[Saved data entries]
--

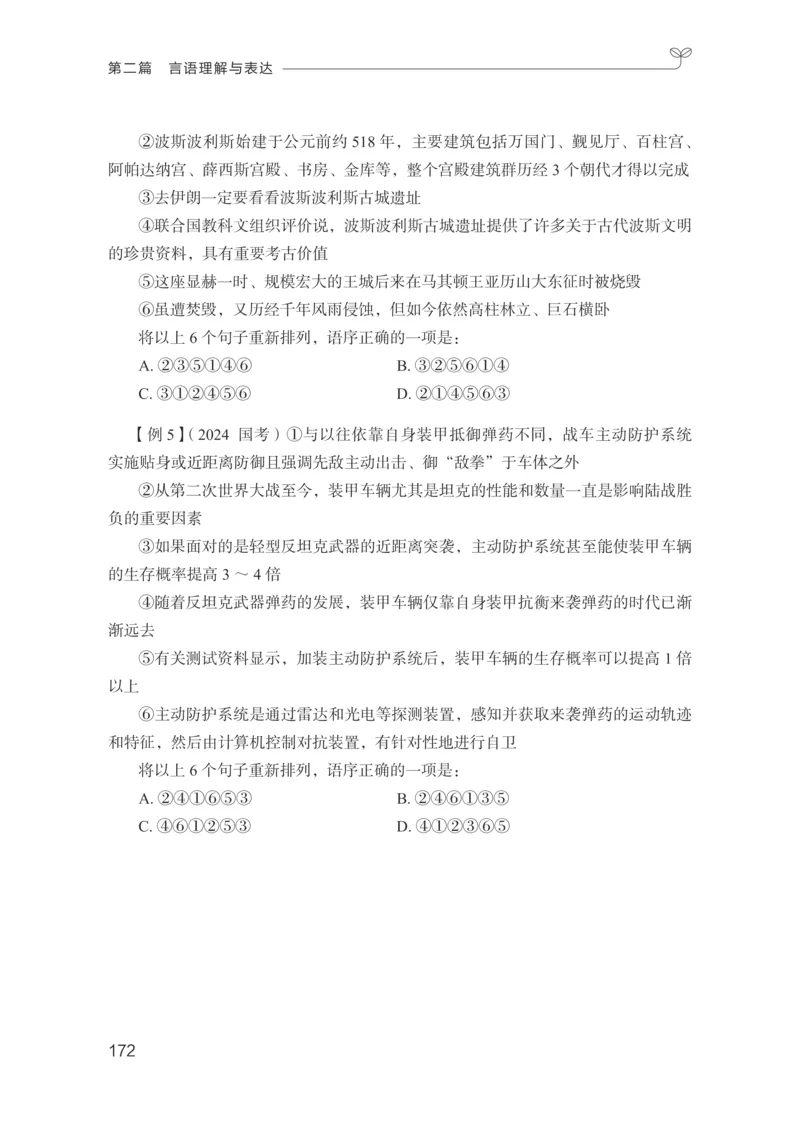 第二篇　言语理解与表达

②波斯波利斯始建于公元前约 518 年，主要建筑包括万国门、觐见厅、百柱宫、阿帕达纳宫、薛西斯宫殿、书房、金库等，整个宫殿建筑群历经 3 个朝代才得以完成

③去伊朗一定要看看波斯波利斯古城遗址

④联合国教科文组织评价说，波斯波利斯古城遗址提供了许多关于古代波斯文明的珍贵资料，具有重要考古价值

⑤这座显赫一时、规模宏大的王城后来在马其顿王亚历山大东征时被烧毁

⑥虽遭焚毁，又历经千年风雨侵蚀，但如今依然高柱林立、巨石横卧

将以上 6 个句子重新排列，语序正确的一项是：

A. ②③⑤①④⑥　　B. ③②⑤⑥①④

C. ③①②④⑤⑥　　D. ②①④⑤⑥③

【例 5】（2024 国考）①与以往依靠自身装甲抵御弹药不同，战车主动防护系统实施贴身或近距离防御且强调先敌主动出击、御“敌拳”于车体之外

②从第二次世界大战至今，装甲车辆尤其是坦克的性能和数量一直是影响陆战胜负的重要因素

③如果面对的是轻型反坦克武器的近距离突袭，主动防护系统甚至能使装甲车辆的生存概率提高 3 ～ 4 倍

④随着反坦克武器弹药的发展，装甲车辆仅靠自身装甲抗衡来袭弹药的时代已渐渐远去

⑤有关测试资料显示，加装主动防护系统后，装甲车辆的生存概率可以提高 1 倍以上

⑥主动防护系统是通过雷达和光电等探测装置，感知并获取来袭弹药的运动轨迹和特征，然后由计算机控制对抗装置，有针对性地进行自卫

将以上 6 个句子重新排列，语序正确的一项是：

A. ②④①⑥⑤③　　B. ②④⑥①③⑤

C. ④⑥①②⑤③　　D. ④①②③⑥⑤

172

--

### What is expected
A word-for-word copy of the entries above is what is needed, without any images.

### Exercise answer
 第二篇　言语理解与表达

②波斯波利斯始建于公元前约 518 年，主要建筑包括万国门、觐见厅、百柱宫、阿帕达纳宫、薛西斯宫殿、书房、金库等，整个宫殿建筑群历经 3 个朝代才得以完成

③去伊朗一定要看看波斯波利斯古城遗址

④联合国教科文组织评价说，波斯波利斯古城遗址提供了许多关于古代波斯文明的珍贵资料，具有重要考古价值

⑤这座显赫一时、规模宏大的王城后来在马其顿王亚历山大东征时被烧毁

⑥虽遭焚毁，又历经千年风雨侵蚀，但如今依然高柱林立、巨石横卧

将以上 6 个句子重新排列，语序正确的一项是：

A. ②③⑤①④⑥　　B. ③②⑤⑥①④

C. ③①②④⑤⑥　　D. ②①④⑤⑥③

【例 5】（2024 国考）①与以往依靠自身装甲抵御弹药不同，战车主动防护系统实施贴身或近距离防御且强调先敌主动出击、御“敌拳”于车体之外

②从第二次世界大战至今，装甲车辆尤其是坦克的性能和数量一直是影响陆战胜负的重要因素

③如果面对的是轻型反坦克武器的近距离突袭，主动防护系统甚至能使装甲车辆的生存概率提高 3 ～ 4 倍

④随着反坦克武器弹药的发展，装甲车辆仅靠自身装甲抗衡来袭弹药的时代已渐渐远去

⑤有关测试资料显示，加装主动防护系统后，装甲车辆的生存概率可以提高 1 倍以上

⑥主动防护系统是通过雷达和光电等探测装置，感知并获取来袭弹药的运动轨迹和特征，然后由计算机控制对抗装置，有针对性地进行自卫

将以上 6 个句子重新排列，语序正确的一项是：

A. ②④①⑥⑤③　　B. ②④⑥①③⑤

C. ④⑥①②⑤③　　D. ④①②③⑥⑤

172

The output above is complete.